* [Work to be completed]
Within the listing below, locate all lines containing the word "United". Copy each one.

* [Supplied entries]

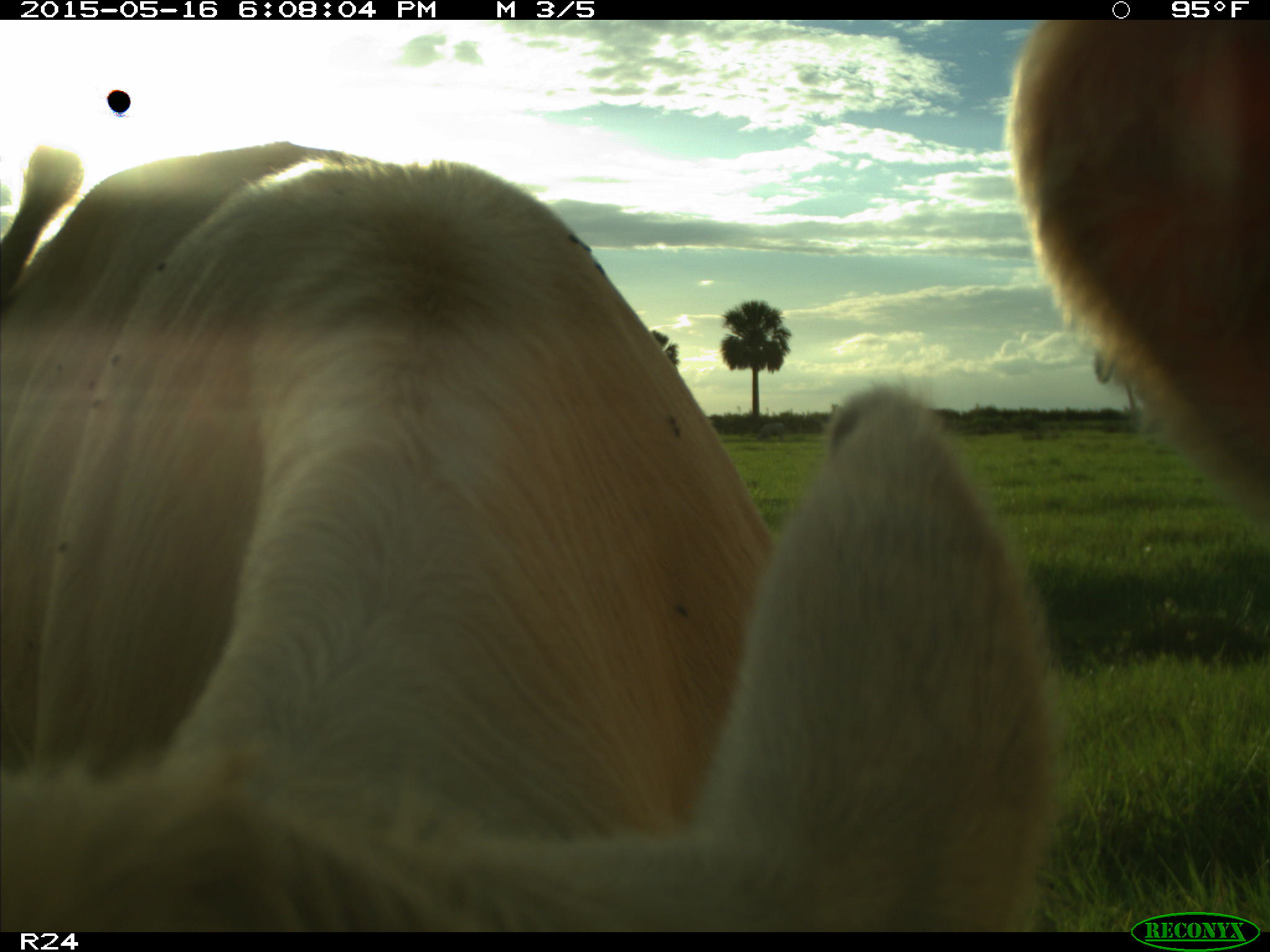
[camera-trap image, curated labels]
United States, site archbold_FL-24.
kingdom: Animalia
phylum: Chordata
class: Mammalia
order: Artiodactyla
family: Bovidae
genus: Bos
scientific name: Bos taurus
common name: domestic cow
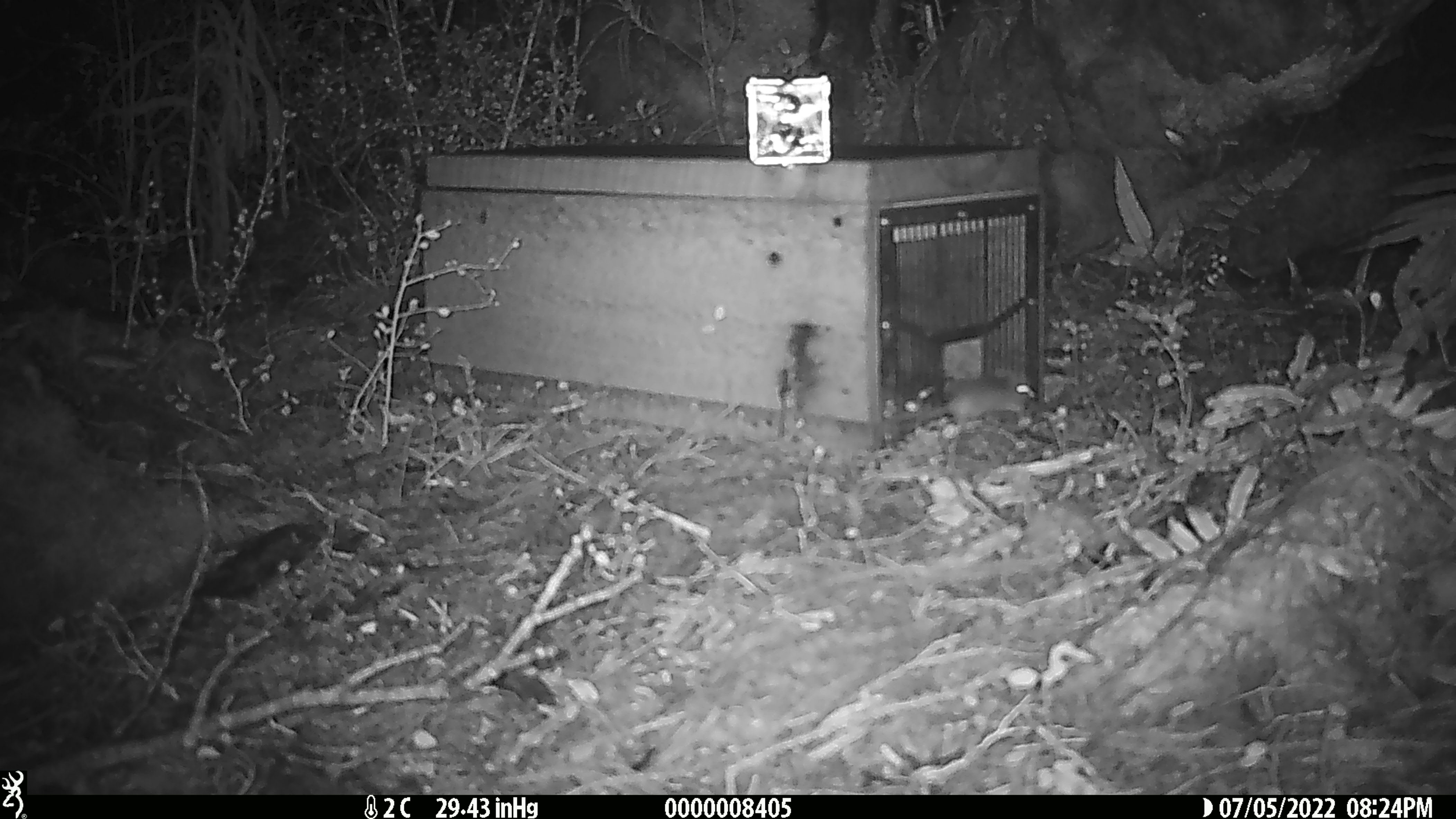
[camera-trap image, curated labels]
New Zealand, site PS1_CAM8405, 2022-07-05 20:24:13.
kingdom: Animalia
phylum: Chordata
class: Mammalia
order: Rodentia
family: Muridae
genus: Mus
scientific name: Mus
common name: mouse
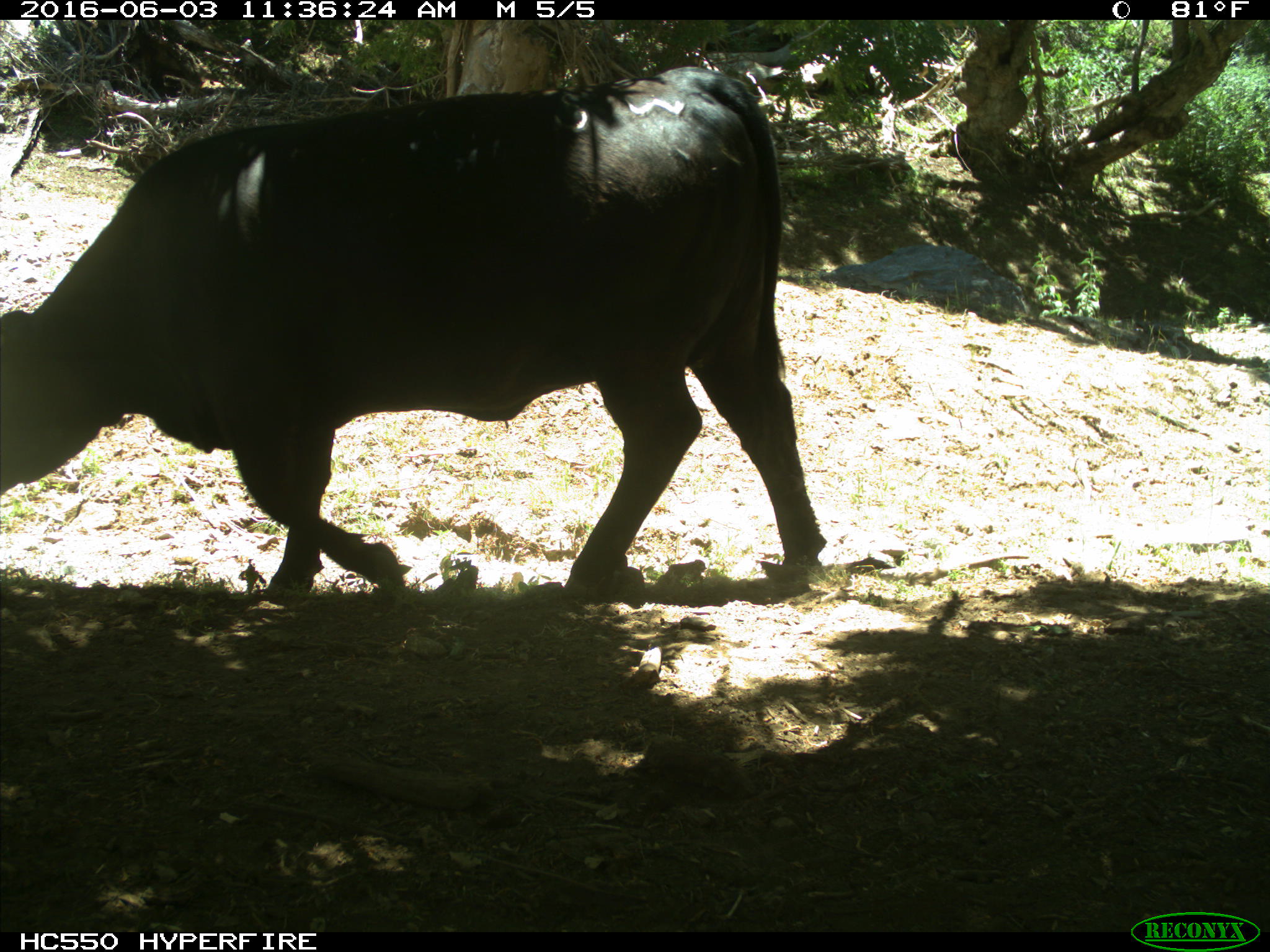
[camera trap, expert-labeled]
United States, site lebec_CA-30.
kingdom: Animalia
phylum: Chordata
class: Mammalia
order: Artiodactyla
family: Bovidae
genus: Bos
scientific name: Bos taurus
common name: domestic cow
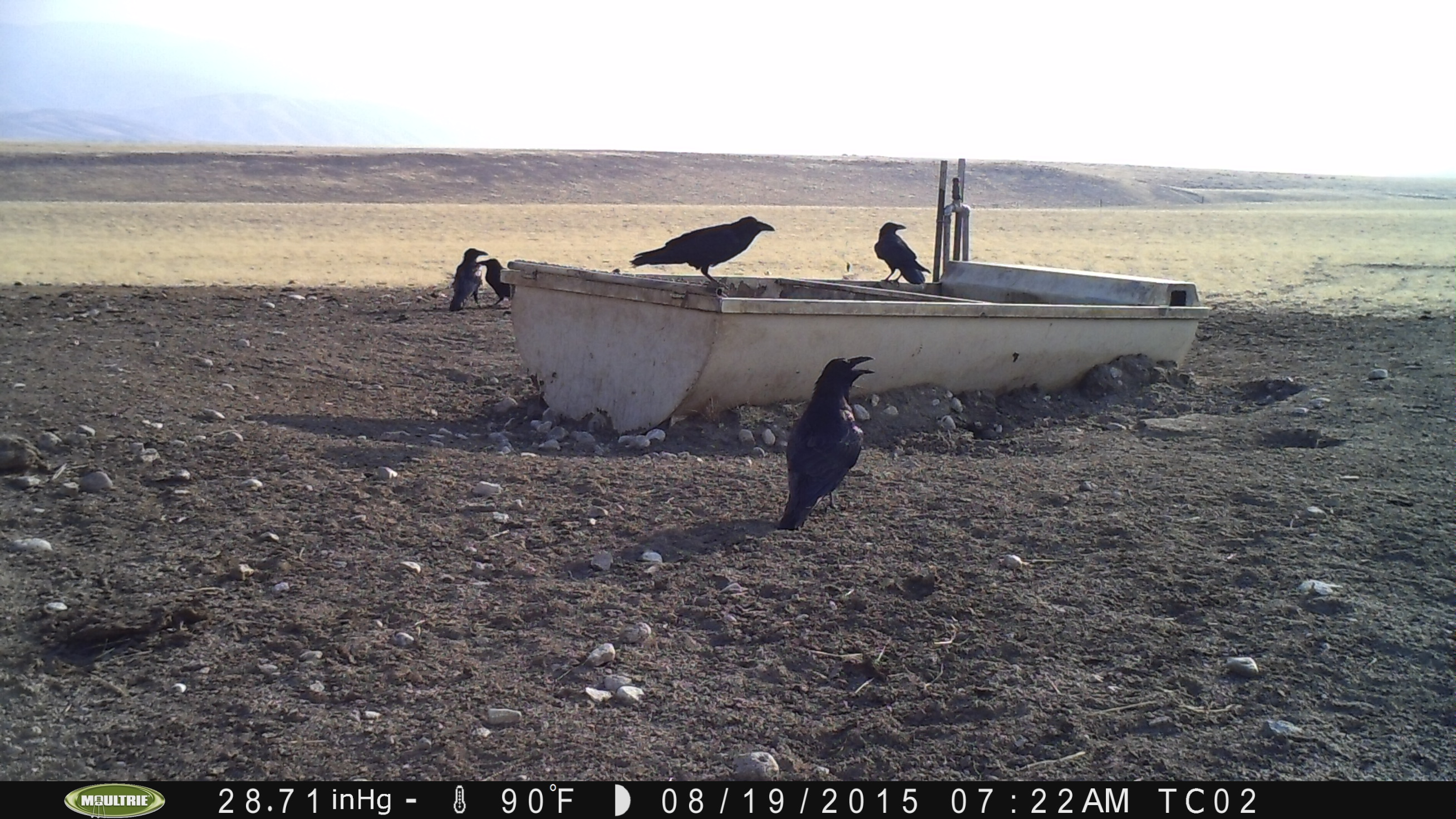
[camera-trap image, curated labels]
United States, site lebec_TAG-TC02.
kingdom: Animalia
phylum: Chordata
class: Aves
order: Passeriformes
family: Corvidae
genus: Corvus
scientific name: Corvus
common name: crows and ravens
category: unidentified corvus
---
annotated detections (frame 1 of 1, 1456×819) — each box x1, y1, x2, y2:
animal: 778, 356, 875, 529; 629, 216, 775, 289; 875, 224, 931, 287; 450, 249, 489, 310; 475, 258, 516, 316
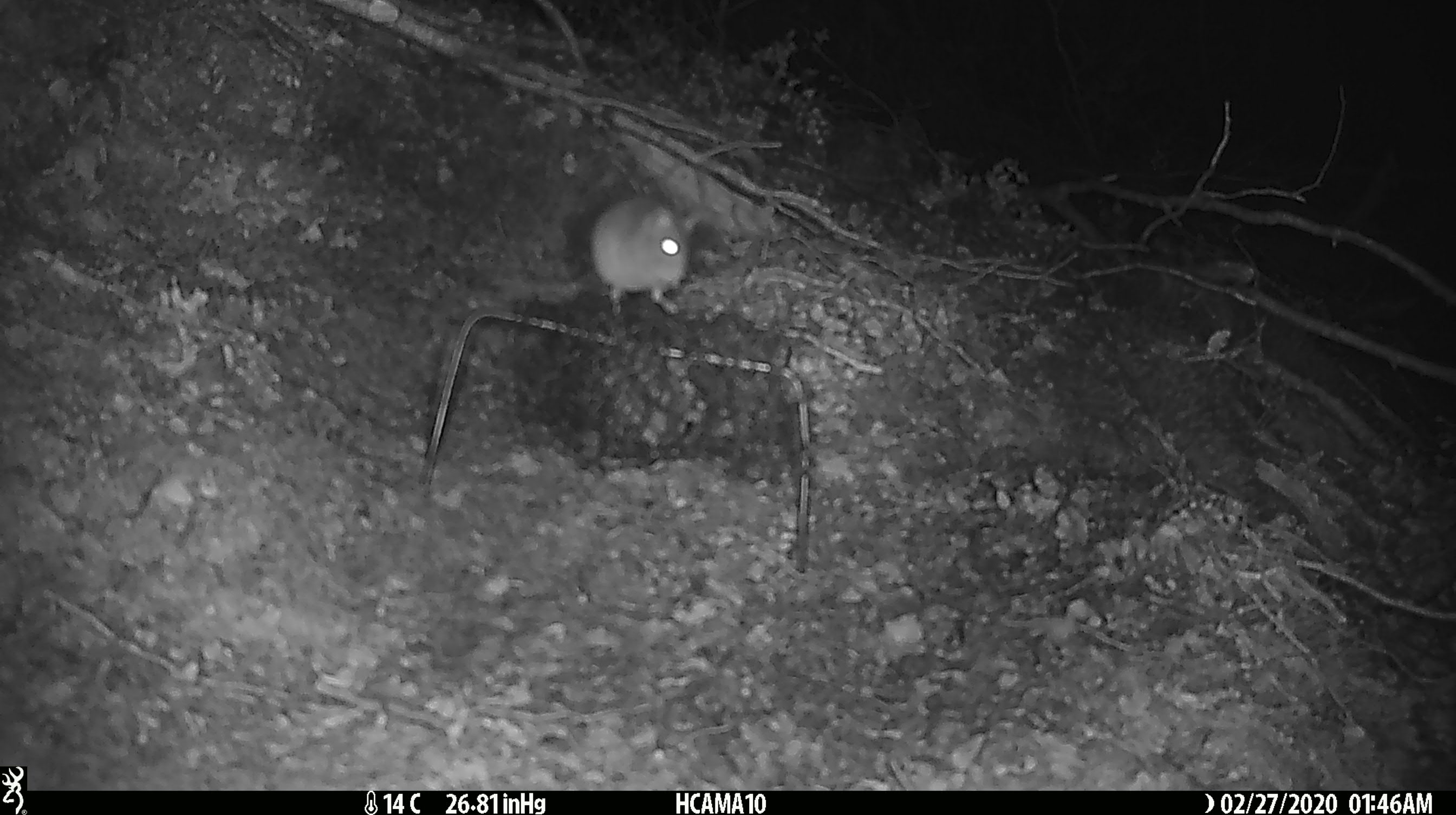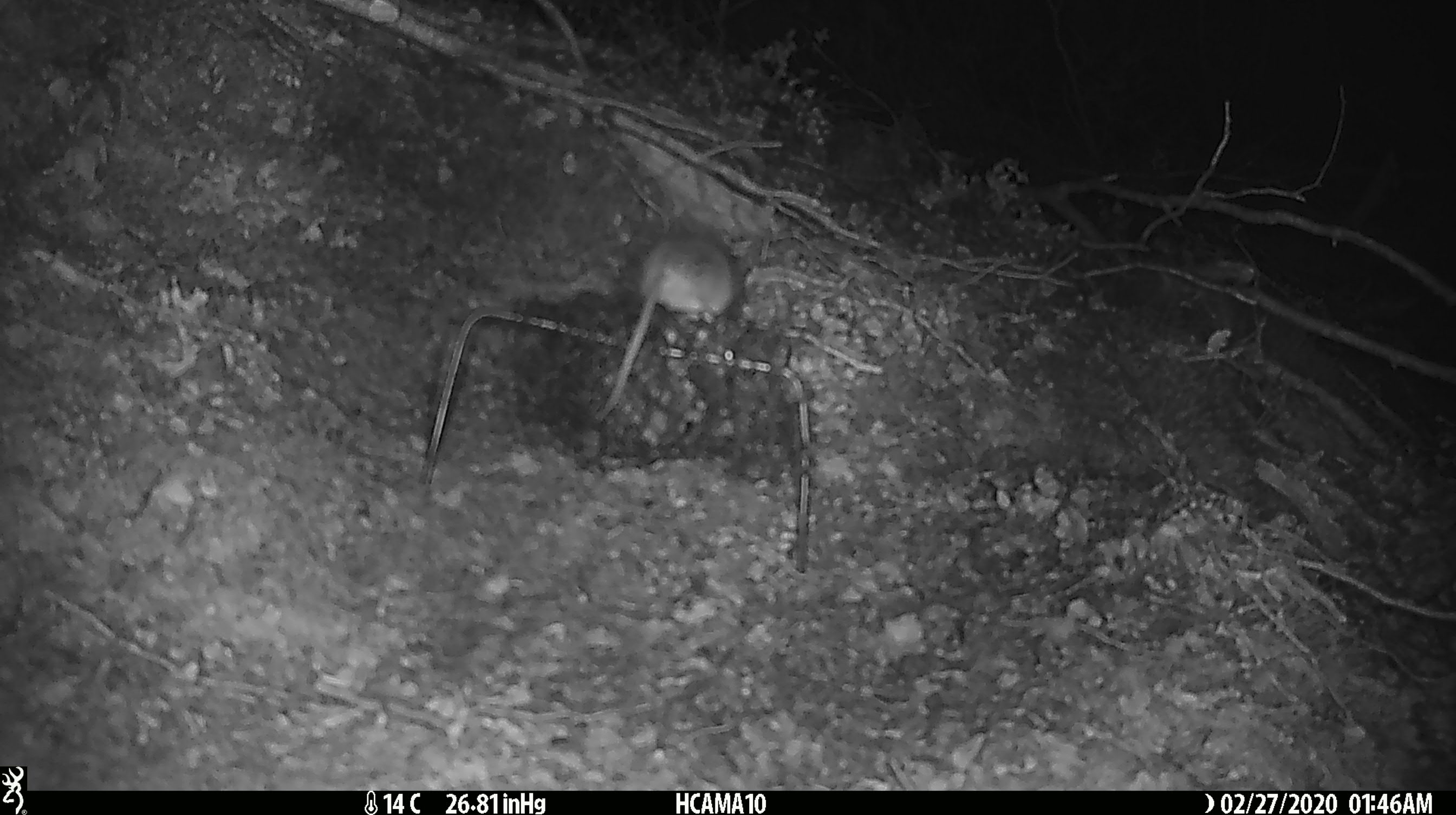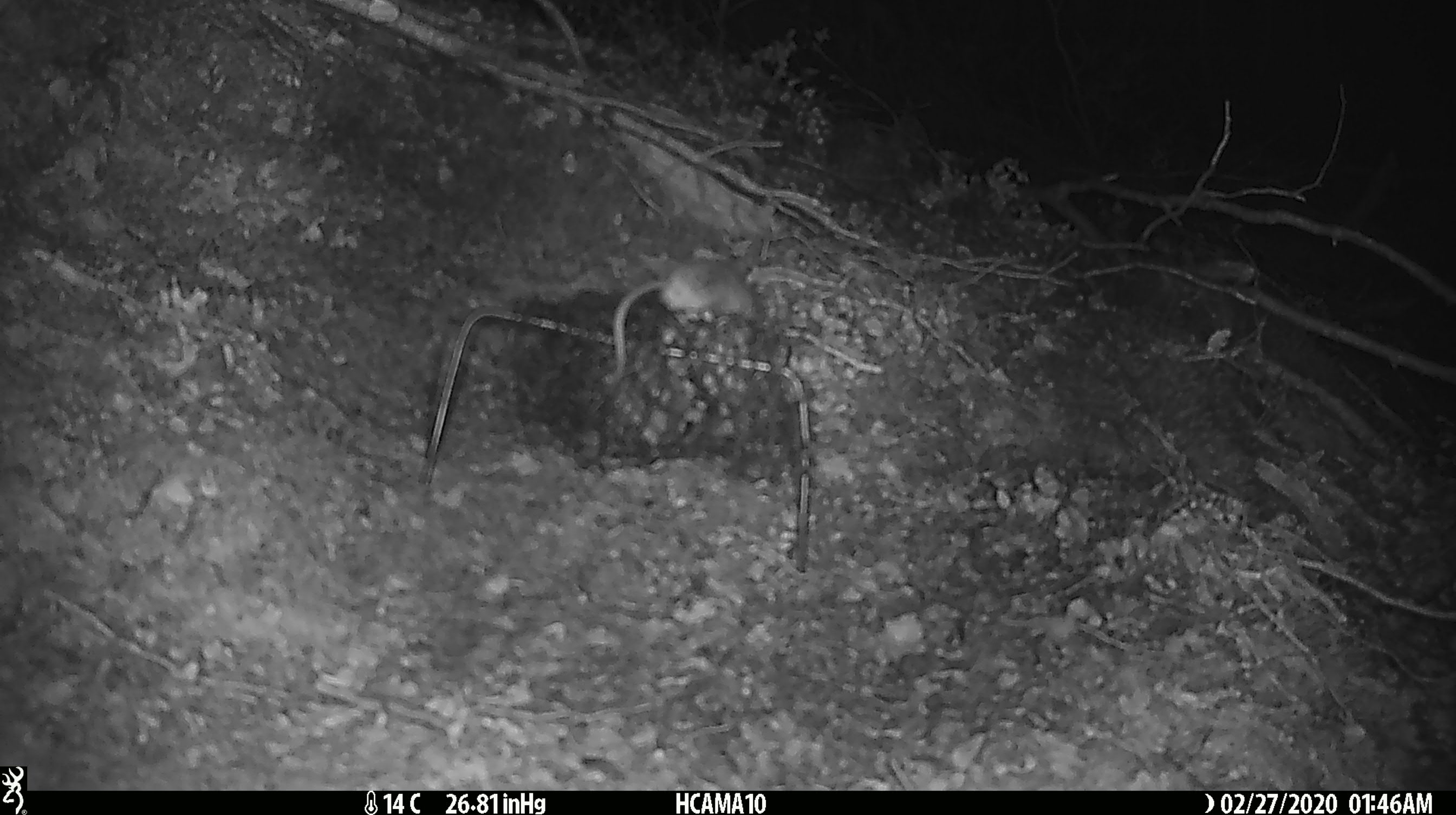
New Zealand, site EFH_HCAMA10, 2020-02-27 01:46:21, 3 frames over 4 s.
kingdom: Animalia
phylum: Chordata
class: Mammalia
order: Rodentia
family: Muridae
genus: Mus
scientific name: Mus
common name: mouse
Mouse (Mus).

* [Exercise response]
United States, site archbold_FL-24.
United States, site lebec_CA-30.
United States, site lebec_TAG-TC02.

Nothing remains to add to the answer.